Fragment źródłowy:
***
Zeszmacone imię

 

 
Prawdziwy Polak, człowiek z honorem i tradycjami wie i czuje, że utrata dobrego imienia to koniec. Albo sobie palnąć w łeb, albo po cichu wyjechać na Madagaskar.
Z zeszmaconym tytułem prasowym jest tak samo.
 
Dawno temu, w czasach głębokiej komuny, w czasach moich zagranicznych wojaży, zawsze usilnie starałem się zdobywać dla siebie i dla taty, wiodące wówczas na świecie, a nie osiągalne za żelazną kurtyną tygodniki – "Time" i "Newsweek". Były to wiarygodne, uczciwe i wydawane na wysokim poziomie merytorycznym i edytorskim periodyki, wówczas niedościgniony wzór dla siermiężnej, komunistycznej, pisanej propagandy Rakowskiego, Passenta i Urbana.
Gdy wreszcie, po transformacji zaczęła się ukazywać polska edycja rzeczonego "Newsweeka", to się ucieszyłem. Fajnie jest, tak myślałem, mieć taki światowy tytuł u siebie, w Polsce.
Ten działający praktycznie nieprzerwanie od 1933 roku magazyn był wzorem na całym świecie. Mianowanie redaktora naczelnego zawsze było w USA wydarzeniem politycznym najwyższej rangi. Wielu dziennikarzy i reporterów "Newsweeka" zginęło w różnych miejscach na całym świecie w trakcie pełnienia obowiązków służbowych. Tam się nie oszczędzano i panowało najwyższe morale.
 
 
W roku 2010 polska edycja i firma, Newsweek Polska, który to tytuł był na licencji amerykańskich właścicieli, została wykupiona i przejęta przez słynnego od lat polakożercę –Axel Springer połączonego ze szwajcarskim Ringerem, tworząc Ringier Axel Springer Polska. Koncern medialny (także m.in "Fakt", "Przegląd sportowy", "Forbes") ma specyficzny, żeby nie powiedzieć wprost, antypolski i antynarodowy wydźwięk.
***
Kontynuuj tekst o polskiej edycji „Newsweeka”, zaczynając od miejsca po jego ostatnim zdaniu.
***
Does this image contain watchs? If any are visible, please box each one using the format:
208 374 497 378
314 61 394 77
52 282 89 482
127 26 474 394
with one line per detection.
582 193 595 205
***
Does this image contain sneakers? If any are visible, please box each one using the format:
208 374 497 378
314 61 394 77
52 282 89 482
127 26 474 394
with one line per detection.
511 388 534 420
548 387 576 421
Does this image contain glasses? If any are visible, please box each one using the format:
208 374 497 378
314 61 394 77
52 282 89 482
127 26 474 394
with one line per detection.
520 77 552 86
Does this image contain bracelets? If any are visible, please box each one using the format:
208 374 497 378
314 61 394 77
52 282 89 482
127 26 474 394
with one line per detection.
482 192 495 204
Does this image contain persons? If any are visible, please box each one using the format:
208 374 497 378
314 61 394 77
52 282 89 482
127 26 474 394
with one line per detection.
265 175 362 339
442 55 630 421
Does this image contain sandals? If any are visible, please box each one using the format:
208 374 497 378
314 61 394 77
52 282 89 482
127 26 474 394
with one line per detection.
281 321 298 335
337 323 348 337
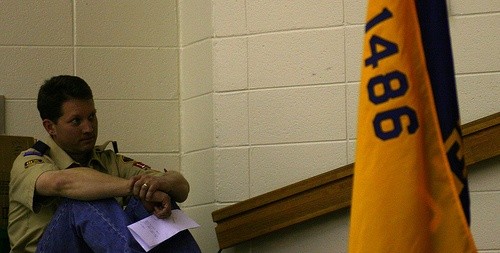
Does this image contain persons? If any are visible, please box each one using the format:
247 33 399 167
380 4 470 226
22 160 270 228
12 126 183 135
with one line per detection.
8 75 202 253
***
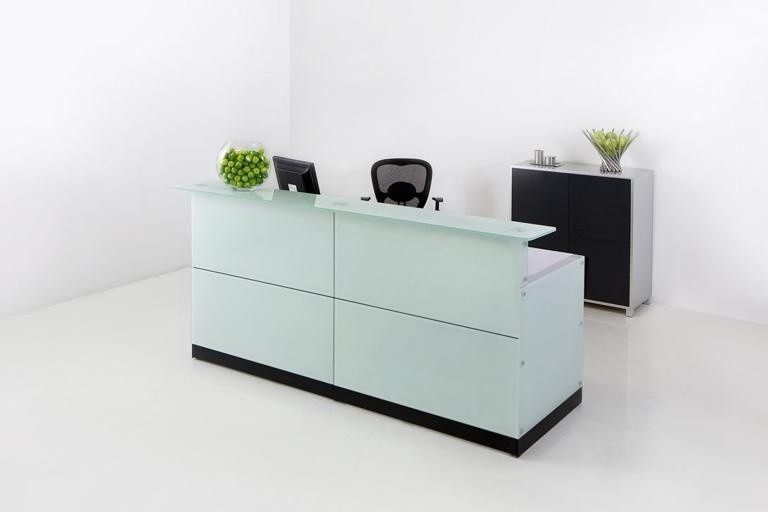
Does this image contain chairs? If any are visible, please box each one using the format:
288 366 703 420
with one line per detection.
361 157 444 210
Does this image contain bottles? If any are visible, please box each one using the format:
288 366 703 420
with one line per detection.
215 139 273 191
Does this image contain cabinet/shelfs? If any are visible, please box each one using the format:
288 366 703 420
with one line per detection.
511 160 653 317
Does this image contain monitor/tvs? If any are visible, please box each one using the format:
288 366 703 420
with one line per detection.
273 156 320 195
***
Wynik:
Od tego momentu przestałem kupować ten tygodnik, bo zaczął autentycznie śmierdzieć. Młode pistolety ściekowej żurnalistyki, choć właściwie to propagandy, gotowe były już wtedy napisać wszystko, aby zadowolić antypolskie gusta swoich pracodawców.
 
Resztę znam już tylko ze słyszenia i doniesień medialnych, bo już nigdy nie wziąłem tej szmaty do ręki.
Od trzech lat, od stycznia 2012 funkcję redaktora naczelnego otrzymał człowiek – oślizły robak, którego nie znosiłem od pierwszego momentu, a który nawet w swojej pysze, próżności i głupocie, zamierzał kandydować na prezydenta RP (sic!!!), niejaki Tomasz Lis. Kompletny badziewiak z Zielonej Góry o urodzie powiatowego sutenera, który, jak donoszą z pochodzenia jest Białorusinem, a nie Polakiem, a jego tata zmienił nazwisko Lisenko, na bardziej polskie – Lis. Czy w USA zmieniłby nazwisko na Skunks, które bardzo by pasowało do synalka?
Otóż pod przewodnictwem tego osobnika do wynajęcia, "Newsweek" zmienił się w rolkę papieru toaletowego i to do wiejskiego wychodka za stodołą.
Natychmiast stał się prorządową tubą, bo pan Tomasz Lis/Lisenko bardzo dbał o tych, którzy mu płacili. M.in. rząd Platformy Obywatelskiej i podległy mu radiokomitet, zapewniał temu człowiekowi cotygodniowe audycje telewizyjne, płacąc mu za nie 82 tyś. złotych każdorazowo.
Realizował więc najbardziej wściekłe i podłe ataki na opozycję, przede wszystkim na PiS, a w szczególności na jego lidera, Jarosława Kaczyńskiego. Karykatury i ponure rysunki prezesa Kaczyńskiego zdobiły chyba z dziesięć okładek tego magazynu. Takie było nasilenie tej goebellsowskiej, żmudnej roboty Lisa/Lisenki.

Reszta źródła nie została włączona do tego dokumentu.